Sed & awk examples

Warning: This blogpost has been automatically converted from WordPress to Jekyll, and hasn't been fully checked yet. It might be possible that it misses some code snippets or that the formatting is not yet complete. As soon as this blogpost has been checked, this banner will automatically be removed.
Warning: This blogpost has been posted over two years ago. That is a long time in development-world! The story here may not be relevant, complete or secure. Code might not be complete or obsoleted, and even my current vision might have (completely) changed on the subject. So please do read further, but use it with caution.
Posted on 11 Dec 2010
Tagged with: [ awk ]  [ sed

Did you know you can write a webserver in awk or that sed supports conditional jumps? Probably not… These tool (languages, actually) are much more powerful than most people know.

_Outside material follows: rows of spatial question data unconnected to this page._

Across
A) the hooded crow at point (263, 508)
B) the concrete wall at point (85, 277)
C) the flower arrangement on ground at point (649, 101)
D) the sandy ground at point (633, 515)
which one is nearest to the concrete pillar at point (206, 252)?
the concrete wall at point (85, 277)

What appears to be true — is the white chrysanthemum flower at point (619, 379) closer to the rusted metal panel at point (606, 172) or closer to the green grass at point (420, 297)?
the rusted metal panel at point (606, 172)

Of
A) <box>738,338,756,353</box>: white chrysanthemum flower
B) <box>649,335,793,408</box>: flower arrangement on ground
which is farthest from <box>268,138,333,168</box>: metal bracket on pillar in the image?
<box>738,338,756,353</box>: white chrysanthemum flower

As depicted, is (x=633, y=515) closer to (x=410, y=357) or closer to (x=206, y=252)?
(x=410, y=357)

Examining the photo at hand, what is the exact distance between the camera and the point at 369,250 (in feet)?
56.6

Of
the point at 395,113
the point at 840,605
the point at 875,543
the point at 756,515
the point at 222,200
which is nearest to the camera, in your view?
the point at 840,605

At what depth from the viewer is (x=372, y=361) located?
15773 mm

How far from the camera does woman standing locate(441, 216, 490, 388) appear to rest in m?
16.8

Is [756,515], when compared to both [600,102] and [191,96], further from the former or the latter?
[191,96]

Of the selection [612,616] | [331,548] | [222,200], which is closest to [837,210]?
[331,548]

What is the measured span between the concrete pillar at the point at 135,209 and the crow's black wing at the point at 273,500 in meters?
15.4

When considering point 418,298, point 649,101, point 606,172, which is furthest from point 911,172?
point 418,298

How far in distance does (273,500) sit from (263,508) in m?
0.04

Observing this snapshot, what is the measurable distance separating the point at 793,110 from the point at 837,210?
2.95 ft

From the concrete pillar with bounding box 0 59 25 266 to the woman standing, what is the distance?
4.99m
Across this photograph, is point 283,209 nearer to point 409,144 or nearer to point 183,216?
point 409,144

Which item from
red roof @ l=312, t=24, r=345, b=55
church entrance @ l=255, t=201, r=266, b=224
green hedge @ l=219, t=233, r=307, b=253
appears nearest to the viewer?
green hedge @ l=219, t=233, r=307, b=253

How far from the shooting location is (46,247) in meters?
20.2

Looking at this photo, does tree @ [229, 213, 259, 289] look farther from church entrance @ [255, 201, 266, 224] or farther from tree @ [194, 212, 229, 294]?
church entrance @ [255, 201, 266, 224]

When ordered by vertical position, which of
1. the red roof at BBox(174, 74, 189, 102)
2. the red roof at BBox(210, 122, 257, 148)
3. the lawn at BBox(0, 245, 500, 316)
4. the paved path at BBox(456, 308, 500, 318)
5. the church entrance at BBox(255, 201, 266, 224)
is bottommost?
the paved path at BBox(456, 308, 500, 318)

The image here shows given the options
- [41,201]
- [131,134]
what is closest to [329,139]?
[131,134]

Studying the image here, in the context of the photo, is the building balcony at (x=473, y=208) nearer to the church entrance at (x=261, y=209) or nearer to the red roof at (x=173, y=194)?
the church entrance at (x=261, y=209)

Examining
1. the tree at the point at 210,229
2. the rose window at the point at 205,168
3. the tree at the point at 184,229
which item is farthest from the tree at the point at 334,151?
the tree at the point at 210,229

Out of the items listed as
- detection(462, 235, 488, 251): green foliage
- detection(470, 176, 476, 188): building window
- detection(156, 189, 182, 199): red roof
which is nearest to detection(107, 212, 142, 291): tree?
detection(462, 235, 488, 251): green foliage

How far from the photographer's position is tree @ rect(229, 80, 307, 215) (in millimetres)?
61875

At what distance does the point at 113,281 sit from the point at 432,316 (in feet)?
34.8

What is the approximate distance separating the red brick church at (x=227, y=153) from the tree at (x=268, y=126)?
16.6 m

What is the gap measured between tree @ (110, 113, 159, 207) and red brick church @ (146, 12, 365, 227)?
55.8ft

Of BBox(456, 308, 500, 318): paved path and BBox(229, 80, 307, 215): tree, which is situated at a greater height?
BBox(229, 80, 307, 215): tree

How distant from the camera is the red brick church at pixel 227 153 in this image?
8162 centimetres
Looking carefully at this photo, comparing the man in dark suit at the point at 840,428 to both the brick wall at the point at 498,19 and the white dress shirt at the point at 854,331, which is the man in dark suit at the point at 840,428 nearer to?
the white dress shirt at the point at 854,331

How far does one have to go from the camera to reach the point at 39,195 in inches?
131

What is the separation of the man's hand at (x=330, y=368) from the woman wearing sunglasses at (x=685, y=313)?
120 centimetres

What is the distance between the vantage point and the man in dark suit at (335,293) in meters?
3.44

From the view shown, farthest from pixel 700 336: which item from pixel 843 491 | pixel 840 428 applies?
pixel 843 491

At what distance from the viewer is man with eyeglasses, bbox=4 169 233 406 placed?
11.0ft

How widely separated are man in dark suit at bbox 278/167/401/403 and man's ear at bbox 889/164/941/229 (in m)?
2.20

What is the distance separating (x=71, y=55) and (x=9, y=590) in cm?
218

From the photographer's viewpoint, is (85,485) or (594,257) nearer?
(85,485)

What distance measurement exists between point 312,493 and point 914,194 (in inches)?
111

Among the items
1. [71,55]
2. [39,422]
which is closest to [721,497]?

The sed & awk combination gives you massive power IF used correctly. Although most people use it for simple tasks like search/replacing or displaying certain columns of a file, the potential is much higher. I will discuss a few real-life examples I use from time to time…

Our data

All examples in the post uses an apache logfile taken from this blog-site.  You can try the examples yourselve with your own apache logfiles (the more data, the better), or use the anonymized apache log which you can download here. Note that only the IP-addresses are anonymized. All other data you find in there is real data.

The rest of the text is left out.